Ein weiterer Nachteil, der diese Attitüde mit sich bringt, ist leider auch der Anspruch an andere Menschen, genau so zu sein. Und hier liegt das eigentliche Problem. Wer sich nicht zumindest mal irgendwo zurechtfindet oder eingliedern kann, der hat die Arschkarte gezogen. Der kann dann plötzlich nicht mehr mit allen Menschen umgehen, der muss eine bestimmte Sorte Menschen, eine spezielle Form dieses Lebewesens kennen lernen, um tatsächlich tiefere zwischenmenschliche Bindungen einzugehen. Ich würde fast behaupten, dass es spätestens dann zwar funktioniert- aber auch, dass man manchmal genau diese Menschen verfehlt, weil man überhaupt keine Ahnung hat, was man braucht oder was nicht. Ich meine, wenn ich sowieso den ganzen lieben langen Tag mit Scheuklappen durch die Welt gehe und mich gar nicht auf neue, “andere” (bzw “gleiche”, heh) Menschen einlassen kann, dann kann ich doch auch nicht wissen, wo die sind, die wie ich ticken. Wenn es die überhaupt gibt, mein ich.

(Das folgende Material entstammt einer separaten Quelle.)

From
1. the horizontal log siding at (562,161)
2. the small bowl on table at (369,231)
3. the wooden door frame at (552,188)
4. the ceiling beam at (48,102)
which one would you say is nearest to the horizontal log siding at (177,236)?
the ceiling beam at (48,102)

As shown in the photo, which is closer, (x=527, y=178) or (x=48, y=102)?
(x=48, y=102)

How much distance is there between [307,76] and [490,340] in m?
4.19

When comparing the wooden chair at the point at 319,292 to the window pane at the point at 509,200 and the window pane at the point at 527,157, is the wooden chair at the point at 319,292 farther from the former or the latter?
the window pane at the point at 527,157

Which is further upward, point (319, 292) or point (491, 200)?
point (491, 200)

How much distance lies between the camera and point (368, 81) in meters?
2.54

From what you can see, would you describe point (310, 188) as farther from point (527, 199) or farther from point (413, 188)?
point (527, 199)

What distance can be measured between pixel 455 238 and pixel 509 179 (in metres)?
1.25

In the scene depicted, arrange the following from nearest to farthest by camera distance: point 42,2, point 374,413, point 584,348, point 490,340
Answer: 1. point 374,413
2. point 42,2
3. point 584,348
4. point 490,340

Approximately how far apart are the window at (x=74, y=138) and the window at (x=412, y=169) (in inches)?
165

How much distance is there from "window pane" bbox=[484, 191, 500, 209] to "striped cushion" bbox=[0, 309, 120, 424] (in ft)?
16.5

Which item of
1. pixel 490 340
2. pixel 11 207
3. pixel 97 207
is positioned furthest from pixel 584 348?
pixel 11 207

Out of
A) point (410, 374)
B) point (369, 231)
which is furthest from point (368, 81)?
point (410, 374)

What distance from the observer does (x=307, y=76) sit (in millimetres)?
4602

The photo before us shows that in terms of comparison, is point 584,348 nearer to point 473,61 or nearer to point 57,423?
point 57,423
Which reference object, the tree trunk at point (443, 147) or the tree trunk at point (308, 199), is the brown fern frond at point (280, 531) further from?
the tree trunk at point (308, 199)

Okay, anyway. Jedenfalls glaube ich, dass dieses Verhaltensdefizit die Ausgangslage alle meiner Probleme darstellt, die sich im zwischenmenschlichen Bereich ansiedeln. So wie eine Gehirnamputation, nur dass ich mein Gehirn noch habe und das immer und immer mehr in den Klauen meiner eigenen Behindertheit zersetzt wird.

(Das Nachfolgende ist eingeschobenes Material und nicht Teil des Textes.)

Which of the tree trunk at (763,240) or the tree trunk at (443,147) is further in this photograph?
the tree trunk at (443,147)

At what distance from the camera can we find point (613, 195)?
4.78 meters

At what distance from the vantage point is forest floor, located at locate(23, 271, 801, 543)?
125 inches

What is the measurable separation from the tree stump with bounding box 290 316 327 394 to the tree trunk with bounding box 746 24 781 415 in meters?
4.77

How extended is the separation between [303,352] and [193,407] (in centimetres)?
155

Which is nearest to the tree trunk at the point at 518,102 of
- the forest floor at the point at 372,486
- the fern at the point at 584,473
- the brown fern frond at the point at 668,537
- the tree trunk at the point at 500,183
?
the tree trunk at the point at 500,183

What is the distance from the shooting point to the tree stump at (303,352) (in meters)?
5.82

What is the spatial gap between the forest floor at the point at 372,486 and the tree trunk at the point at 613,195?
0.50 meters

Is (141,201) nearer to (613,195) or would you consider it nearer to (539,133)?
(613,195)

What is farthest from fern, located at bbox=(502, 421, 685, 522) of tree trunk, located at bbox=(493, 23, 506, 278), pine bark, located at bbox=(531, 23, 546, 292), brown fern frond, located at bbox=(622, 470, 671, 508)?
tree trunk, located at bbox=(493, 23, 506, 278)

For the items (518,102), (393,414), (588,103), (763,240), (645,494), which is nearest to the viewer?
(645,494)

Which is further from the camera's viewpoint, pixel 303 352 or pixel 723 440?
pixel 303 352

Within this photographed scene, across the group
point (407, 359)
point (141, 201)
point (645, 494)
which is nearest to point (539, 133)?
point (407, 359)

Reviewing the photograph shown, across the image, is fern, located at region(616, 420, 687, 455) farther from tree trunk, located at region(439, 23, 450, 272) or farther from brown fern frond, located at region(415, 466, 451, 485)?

(Das ist ja auch das Grausame daran: dass ich das alles weiß und erkenne und dagegen bin, aber irgendwie nicht bewusst etwas dagegen tun kann, damit es aufhört, damit es besser wird. Ich bin ja grundsätzlich gegen die Rechtfertigung “ich bin so, ich kann nix dafür, deshalb muss ich nix ändern”, aber manchmal sieht man sich ja doch am Ende der Einbahnstraße, da, wo die Mülltonnen mit den Leichen stehen, die Leichen derer, die auch nicht mehr wussten, wo sie hin sollen).
Ach, irgendwie ist es auch nicht so wichtig, glaube ich. Ich meine, wie ich ticke, und überhaupt. Vielleicht ist man tatsächlich nur “irgendwie” und “irgendwas”, eine wabbelnde Masse im Universum, nichts wert, nichts aussagend, überhaupt keine Bedeutung, und wir machen uns diesen obsessiven Stress nur, um uns selbst einzureden, wer oder was wir sind, dass wir überhaupt etwas sind. Ich weiß ja nicht mal, ob meine Gedankgengänge irgendwie Sinn machen, ob ich nicht nur ein grenzdebiles Schweinchen bin, dass sich für Albert Einstein der Geistesphysiologie hält. Und ich sage Geistesphysiologie, weil dieses Wort genau das ist, was mein Leben ist: Bitte alles so schön kompliziert wie es geht, denn wenn es leicht ist, ist es genau das, was alle anderen wollen, und das will ich nicht, und damit will ich genau das, was ihr wollt. Und fühle mich minderwertig.
Es läuft doch immer darauf hinaus, das man sich selbst auf ein Podest hebt, akzeptiert und ‘ne fette Party schmeisst. Alles.